Pir-piai or Pirpiai is a town in the District of Nowshera in Khyber-Pakhtunkhwa, Pakistan. Its population is around 35,000. 
Pirpiai has a high literacy rate of 92%, compared with Pakistan's average literacy rate of 55%. The village is on GT Road, 8 km from Nowshera Cantonment towards Peshawar. Most of the villagers are working-folk, adding to the work-pool through government service, and self-employment. Substantial number of people from the village are working abroad and adding to national exchequer. The village is rich in producing educated and professional class like engineers, doctors, officers of armed forces, civil servants, professors and so on.

History

Pirpiai is said to have been named after Pir Muhammad Khan of Pirpiai. Pir muhammad khan an Afghan who migrated from Afghanistan and settled in the area. History says that  Pir Muhammad Khan was the son of  Daulat Khan. Daulat Khan was a commander and confidant of Nadir Shah Afshar, the ruler of Iran.

Nadir Shah Afshar, having defeated the Pushtun Hotaki ruler Mir Hussain Hotaki in Herat and Ghazni in 1738, attempted to invade India. After his defeat, Mir Hussain Hotaki agreed to send Pushtun forces with the army of Nadir Shah. There were 12,000 Abdali (Durrani) and 4,000 Pushtun Khilji soldiers in this army. A hamlet of the Dalazak tribe was on the south bank of the Kabul River near present-day Pirpiai. The area along the river was forested at that time. When the Shah's forces reached this area they asked the Dalazak tribe to join their army, but they refused. Nadir Shah then ordered his army to destroy and burn the village, causing the Dalazaks to flee from the area. Nadir Shah awarded the area to  Daulat Khan, his confidant.  Daulat Khan belonged to the Gumoriani also known as the Zmaryani tribe, which is a branch of the Kasi (Pashtun tribe).  Daulat Khan rebuilt the village, but it was later destroyed by flood of River Kabul. Pir Muhammad Khan moved some two and a half miles south and settled with family.

According to the Tareekh-e-Peshawar by Rai Bahadur Munshi Gopal Das, in 1874 there were 52 Hindus and 1502 Muslims living in the village.

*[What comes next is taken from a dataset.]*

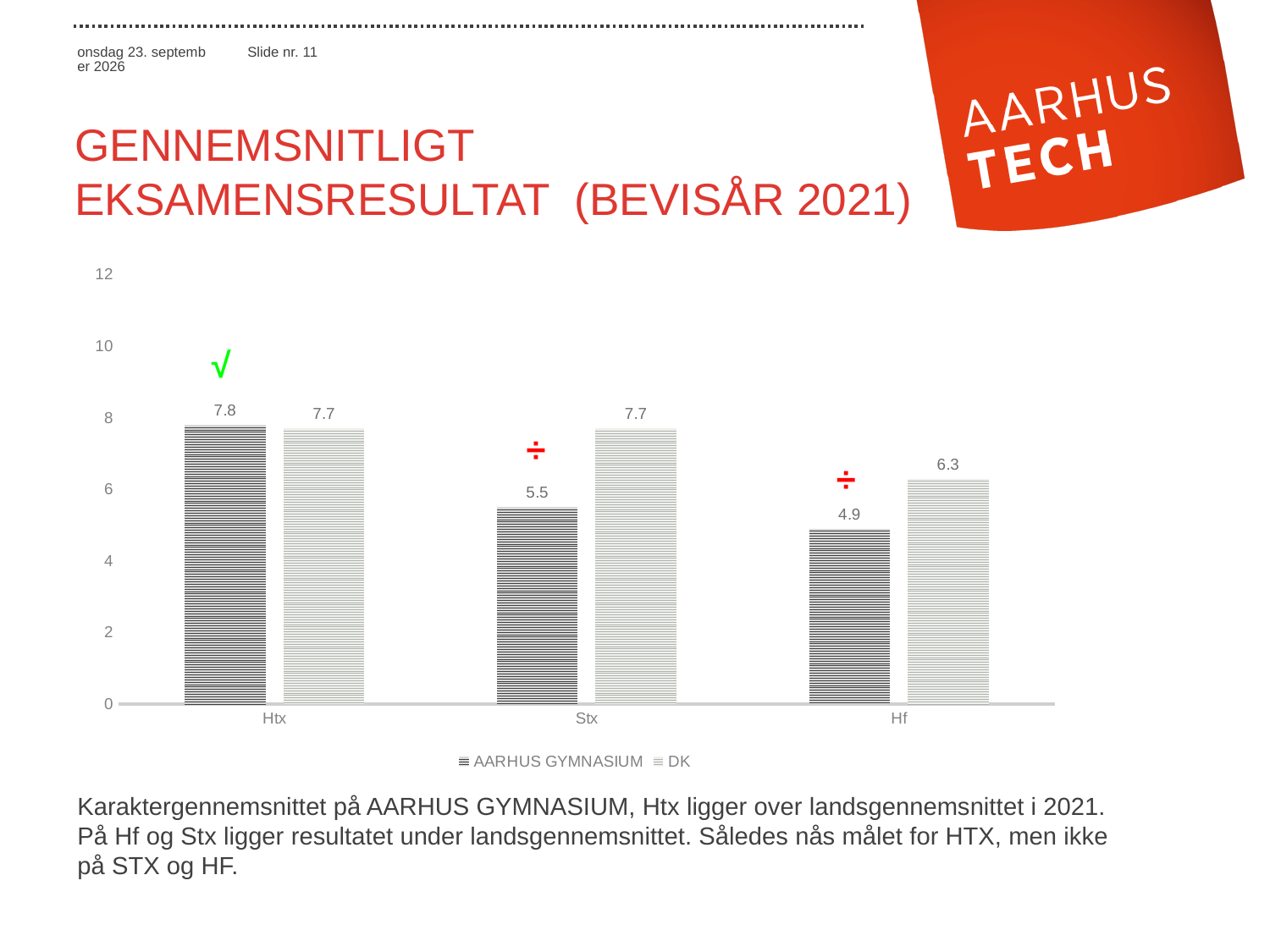
Is the AARHUS GYMNASIUM value for Stx greater or less than 6? less What is the value for DK in the Hf category? 6.3 What is the value for AARHUS GYMNASIUM in the Htx category? 7.8 Which is larger in the Hf category: AARHUS GYMNASIUM or DK? DK What is the difference between the DK value and the AARHUS GYMNASIUM value in the Stx category? 2.2 Which category has the highest value for DK? Htx and Stx (tied at 7.7) What kind of chart is shown on the slide? bar chart What is the value for AARHUS GYMNASIUM in the Hf category? 4.9 How many series does the legend list? 2 What is the value for DK in the Stx category? 7.7 Which category has the lowest value for AARHUS GYMNASIUM? Hf How many categories are shown on the x axis? 3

Originally Pirpiai acted as a merchant town for passing travelers. It is situated beside the original Sher Shah Suri's Highway, known in modern times as the Grand Trunk Road. The Mughals and their armies often used this route.  Men from the village were recruited by the passing armies. Bahadur Baba was a famous soldier recruited at that time, an older man who fought fiercely and with great skill. When he died fighting for the Mughal armies, the Mughal Emperor sent him back to be buried in his native village of Pirpiai, Baba's last wish.

Education, health and recreation 
Besides many private educational institutions from primary to Intermediate, the village has six Government Primary Schools and three High Schools for both girls and boys. The village owns two Boys Colleges and one Girls College.

Basic healthcare and medical facilities are available 24/7, both at private clinics and at Government hospitals closer to village. CMH and other Govt hospitals are within reach of the village.

Cricket, Soccer, Volleyball and Badminton are popular sports in Pirpiai. The village has a  park with lakes 1 km away on the Grand Trunk Road.

Miscellany
Pirpiai, for so long, was known as Small England (chotta wilayat) due to its high rate of literacy and development. The village is divided into smaller sectors known as "Mohallah", a few of which are: Miskeen Khail, Qamar khail, Baba Khail, Sadri Khail, Tapu Khail, Jan abad, Babar, New Miskeen Khail, Zar Muhammad Khail, Mandoori etc. Pirpiai has more than 35 mosques within its own Mohallahs. Each Mohallah has at least two mosques.

The village has a bank, a post office, a railway station and a sanctioned dry port. Facilities such as electricity, gas, water, sewage, landline telephone, and internet are available along with cellular mobile phone services. All five mobile operators of Pakistan have their towers installed in the village. Notable British generals including General Sir Douglas Gracey, Sir George Roos-Keppel are said to have visited the village, invited by one of the known villager named Col. Mir Haider Khan  78 people from Pirpiai took part in the First World War as soldiers in the Indian Army. Pirpiai is one of the few villages in Pakistan that has an official plaque commemorating its First World War contribution.